*Work request:* Give back all of the records underneath exactly, with no omissions.

··· Supplied information

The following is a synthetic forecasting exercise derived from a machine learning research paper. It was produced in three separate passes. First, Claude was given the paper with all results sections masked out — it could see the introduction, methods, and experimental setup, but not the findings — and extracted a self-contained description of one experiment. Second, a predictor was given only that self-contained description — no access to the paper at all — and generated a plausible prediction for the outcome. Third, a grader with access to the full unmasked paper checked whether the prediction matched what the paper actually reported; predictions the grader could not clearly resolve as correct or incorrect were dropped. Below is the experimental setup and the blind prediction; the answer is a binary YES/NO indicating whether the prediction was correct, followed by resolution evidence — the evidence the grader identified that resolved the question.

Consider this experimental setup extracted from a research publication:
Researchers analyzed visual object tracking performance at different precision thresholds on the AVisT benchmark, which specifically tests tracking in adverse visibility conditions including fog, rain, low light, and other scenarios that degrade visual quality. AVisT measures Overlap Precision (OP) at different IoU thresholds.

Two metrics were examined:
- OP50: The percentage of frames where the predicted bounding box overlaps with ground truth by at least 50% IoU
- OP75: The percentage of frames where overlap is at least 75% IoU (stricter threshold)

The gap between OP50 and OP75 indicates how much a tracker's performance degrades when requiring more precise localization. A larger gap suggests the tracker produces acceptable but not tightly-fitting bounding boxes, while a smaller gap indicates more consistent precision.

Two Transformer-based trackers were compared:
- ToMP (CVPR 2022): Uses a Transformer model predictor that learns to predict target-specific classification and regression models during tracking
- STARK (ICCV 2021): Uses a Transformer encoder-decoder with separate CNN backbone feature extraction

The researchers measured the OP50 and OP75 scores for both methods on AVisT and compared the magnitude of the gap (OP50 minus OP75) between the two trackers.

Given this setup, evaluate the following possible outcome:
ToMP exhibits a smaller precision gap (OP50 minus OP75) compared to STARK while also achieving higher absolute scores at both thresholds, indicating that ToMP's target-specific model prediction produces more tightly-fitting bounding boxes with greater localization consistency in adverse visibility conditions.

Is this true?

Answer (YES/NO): NO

······

*Written response:*
The following is a synthetic forecasting exercise derived from a machine learning research paper. It was produced in three separate passes. First, Claude was given the paper with all results sections masked out — it could see the introduction, methods, and experimental setup, but not the findings — and extracted a self-contained description of one experiment. Second, a predictor was given only that self-contained description — no access to the paper at all — and generated a plausible prediction for the outcome. Third, a grader with access to the full unmasked paper checked whether the prediction matched what the paper actually reported; predictions the grader could not clearly resolve as correct or incorrect were dropped. Below is the experimental setup and the blind prediction; the answer is a binary YES/NO indicating whether the prediction was correct, followed by resolution evidence — the evidence the grader identified that resolved the question.

Consider this experimental setup extracted from a research publication:
Researchers analyzed visual object tracking performance at different precision thresholds on the AVisT benchmark, which specifically tests tracking in adverse visibility conditions including fog, rain, low light, and other scenarios that degrade visual quality. AVisT measures Overlap Precision (OP) at different IoU thresholds.

Two metrics were examined:
- OP50: The percentage of frames where the predicted bounding box overlaps with ground truth by at least 50% IoU
- OP75: The percentage of frames where overlap is at least 75% IoU (stricter threshold)

The gap between OP50 and OP75 indicates how much a tracker's performance degrades when requiring more precise localization. A larger gap suggests the tracker produces acceptable but not tightly-fitting bounding boxes, while a smaller gap indicates more consistent precision.

Two Transformer-based trackers were compared:
- ToMP (CVPR 2022): Uses a Transformer model predictor that learns to predict target-specific classification and regression models during tracking
- STARK (ICCV 2021): Uses a Transformer encoder-decoder with separate CNN backbone feature extraction

The researchers measured the OP50 and OP75 scores for both methods on AVisT and compared the magnitude of the gap (OP50 minus OP75) between the two trackers.

Given this setup, evaluate the following possible outcome:
ToMP exhibits a smaller precision gap (OP50 minus OP75) compared to STARK while also achieving higher absolute scores at both thresholds, indicating that ToMP's target-specific model prediction produces more tightly-fitting bounding boxes with greater localization consistency in adverse visibility conditions.

Is this true?

Answer (YES/NO): NO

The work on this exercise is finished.